Inference: 2,000 posterior samples (with 1,000 tuning) at target_accept=0.9 ensure robust exploration.
import pymc3 as pm
with pm.Model() as clinic_cost_model:
# Priors
α = pm.Normal("α", mu=y_train.mean(), sigma=y_train.std())
β = pm.Normal("β", mu=0, sigma=1, shape=X_train_s.shape[1])
σ = pm.HalfNormal("σ", sigma=y_train.std())
# Linear predictor
μ = α + pm.math.dot(X_train_s, β)
# Likelihood
Y_obs = pm.Normal("Y_obs", mu=μ, sigma=σ, observed=y_train)
# MCMC sampling
trace = pm.sample(
draws=2000,
tune=1000,
target_accept=0.9,
return_inferencedata=True
)
Posterior Analysis & Point Predictions
- Posterior predictive: Sampling yields full predictive distributions, from which we extract posterior mean forecasts and 94% Highest Posterior Density intervals.
- Evaluation: MAE on held‑out days quantifies average cost‑forecast error.
import arviz as az
from sklearn.metrics import mean_absolute_error
# Summarize the posterior
az.summary(trace, round_to=2)
# Posterior predictive sampling
with clinic_cost_model:
ppc = pm.sample_posterior_predictive(trace, var_names=["Y_obs"])
# Compute point predictions
α_post = trace.posterior["α"].mean().item()
β_post = trace.posterior["β"].mean(dim=["chain","draw"]).values
y_pred = α_post + X_test_s.dot(β_post)
# Evaluate MAE
mae = mean_absolute_error(y_test, y_pred)

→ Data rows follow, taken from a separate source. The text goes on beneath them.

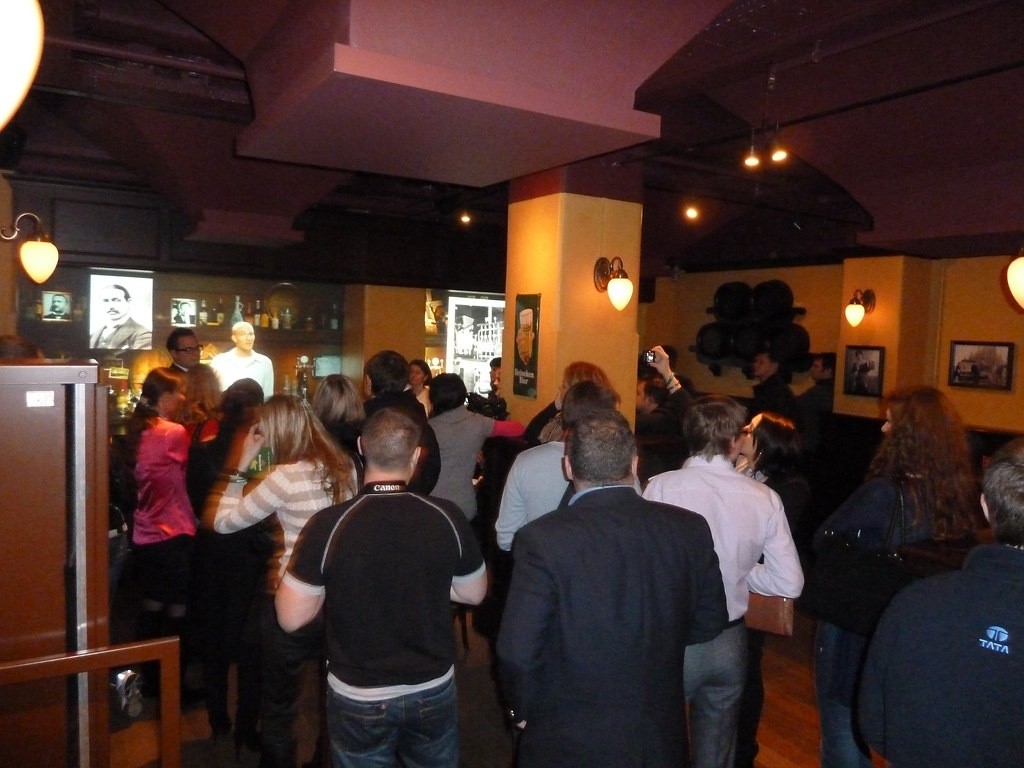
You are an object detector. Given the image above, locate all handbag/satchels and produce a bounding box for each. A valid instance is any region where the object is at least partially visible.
[806,485,913,641]
[745,590,793,636]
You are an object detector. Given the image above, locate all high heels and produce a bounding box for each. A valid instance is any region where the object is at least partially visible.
[232,725,260,758]
[207,713,232,742]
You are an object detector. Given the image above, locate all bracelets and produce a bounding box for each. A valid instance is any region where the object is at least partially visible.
[230,468,248,478]
[668,382,679,391]
[665,372,674,387]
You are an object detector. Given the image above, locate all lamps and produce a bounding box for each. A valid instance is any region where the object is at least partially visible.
[1004,251,1024,315]
[0,212,62,286]
[767,116,793,165]
[593,255,634,315]
[742,118,761,170]
[842,286,880,327]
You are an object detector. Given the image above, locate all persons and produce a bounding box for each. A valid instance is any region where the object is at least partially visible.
[850,350,875,392]
[173,302,195,324]
[802,386,972,768]
[800,358,833,422]
[274,409,488,768]
[497,410,729,767]
[495,362,641,551]
[640,395,805,768]
[118,328,524,768]
[749,350,797,422]
[955,359,980,385]
[858,453,1024,768]
[636,344,696,490]
[90,285,152,349]
[648,344,807,535]
[211,322,277,402]
[44,295,70,320]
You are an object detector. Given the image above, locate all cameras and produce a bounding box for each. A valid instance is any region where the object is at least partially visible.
[643,351,655,363]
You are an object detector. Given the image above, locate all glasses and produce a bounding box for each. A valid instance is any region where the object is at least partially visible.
[176,345,204,356]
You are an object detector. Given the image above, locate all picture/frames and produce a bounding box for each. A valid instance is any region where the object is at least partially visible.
[945,341,1014,392]
[167,296,197,327]
[842,344,887,400]
[513,292,542,399]
[83,265,159,355]
[36,290,75,325]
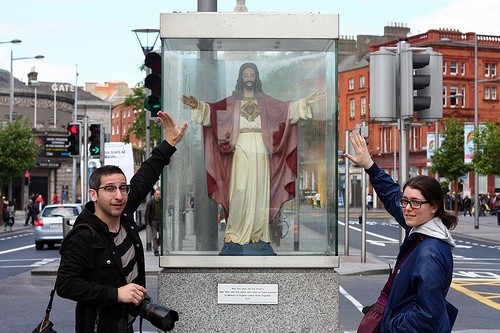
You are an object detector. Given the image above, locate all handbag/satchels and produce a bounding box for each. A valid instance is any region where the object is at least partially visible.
[32,318,58,333]
[357,294,388,333]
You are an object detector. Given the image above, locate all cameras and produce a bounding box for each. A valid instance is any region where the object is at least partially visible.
[129,297,179,331]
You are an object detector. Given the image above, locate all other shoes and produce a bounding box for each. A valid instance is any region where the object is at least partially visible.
[154,252,159,256]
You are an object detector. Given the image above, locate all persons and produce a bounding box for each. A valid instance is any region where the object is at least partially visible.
[55,111,187,333]
[24,194,44,226]
[1,195,16,231]
[53,191,58,203]
[145,190,162,256]
[74,194,80,203]
[445,190,500,225]
[314,192,320,207]
[367,194,372,210]
[182,63,326,246]
[61,191,67,204]
[344,130,456,333]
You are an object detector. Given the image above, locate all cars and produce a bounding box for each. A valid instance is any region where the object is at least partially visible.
[136,186,156,230]
[35,204,84,251]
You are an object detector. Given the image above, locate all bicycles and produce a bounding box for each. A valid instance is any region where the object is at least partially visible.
[282,213,289,238]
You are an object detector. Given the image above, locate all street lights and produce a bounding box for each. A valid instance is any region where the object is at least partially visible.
[131,28,161,249]
[9,49,45,202]
[440,33,479,229]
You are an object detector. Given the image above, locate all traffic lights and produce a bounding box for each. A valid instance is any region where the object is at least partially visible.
[67,122,81,158]
[25,169,29,185]
[89,123,103,158]
[144,52,162,118]
[399,50,431,119]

print(f"Test MAE: ${mae:.2f} per day")
Visualise Predictions & Credible Intervals
By varying walk‑in count and holding other features fixed, we plot both the expected cost curve and its credible band—revealing how volume drives cost and our uncertainty around it.
import numpy as np
import matplotlib.pyplot as plt
# Sweep walkins while holding other features at median
grid = np.median(X_train_s, axis=0)[None,:].repeat(100, axis=0)
walkin_vals = np.linspace(X_train_s[:,0].min(), X_train_s[:,0].max(), 100)
grid[:,0] = walkin_vals
with clinic_cost_model:
ppc_grid = pm.sample_posterior_predictive( trace,
var_names=["Y_obs"],
samples=1000)
preds = ppc_grid["Y_obs"]
mean_pred = preds.mean(axis=0)
hpd = az.hdi(preds, hdi_prob=0.94)
# Back‑transform walk‑in counts
walkin_orig = scaler.inverse_transform(grid)[:,0]
plt.figure(figsize=(8,5))
plt.plot(walkin_orig, mean_pred, label="Posterior mean")
plt.fill_between(walkin_orig, hpd[:,0], hpd[:,1], alpha=0.3,
label="94% credible interval")
plt.scatter(
scaler.inverse_transform(X_test_s)[:,0],
y_test, color="k", alpha=0.5, label="Test data"
)
plt.xlabel("Daily Walk‑In Count")
plt.ylabel("Daily Clinic Cost (USD)")
plt.title("Bayesian Regression: Cost vs. Walk‑Ins")
plt.legend()
plt.tight_layout()
plt.show()
Summary
This Bayesian Regression workflow for Clinic Operation Cost Prediction provides:
1. Point estimates of daily clinic cost from early operational metrics.
2. Credible intervals that quantify forecast uncertainty—crucial for staffing, supply ordering, and budget risk management.
3. Actionable insights: healthcare administrators can allocate resources, set fee schedules, and plan contingencies with explicit cost‑risk bounds—optimising both patient service and financial stewardship.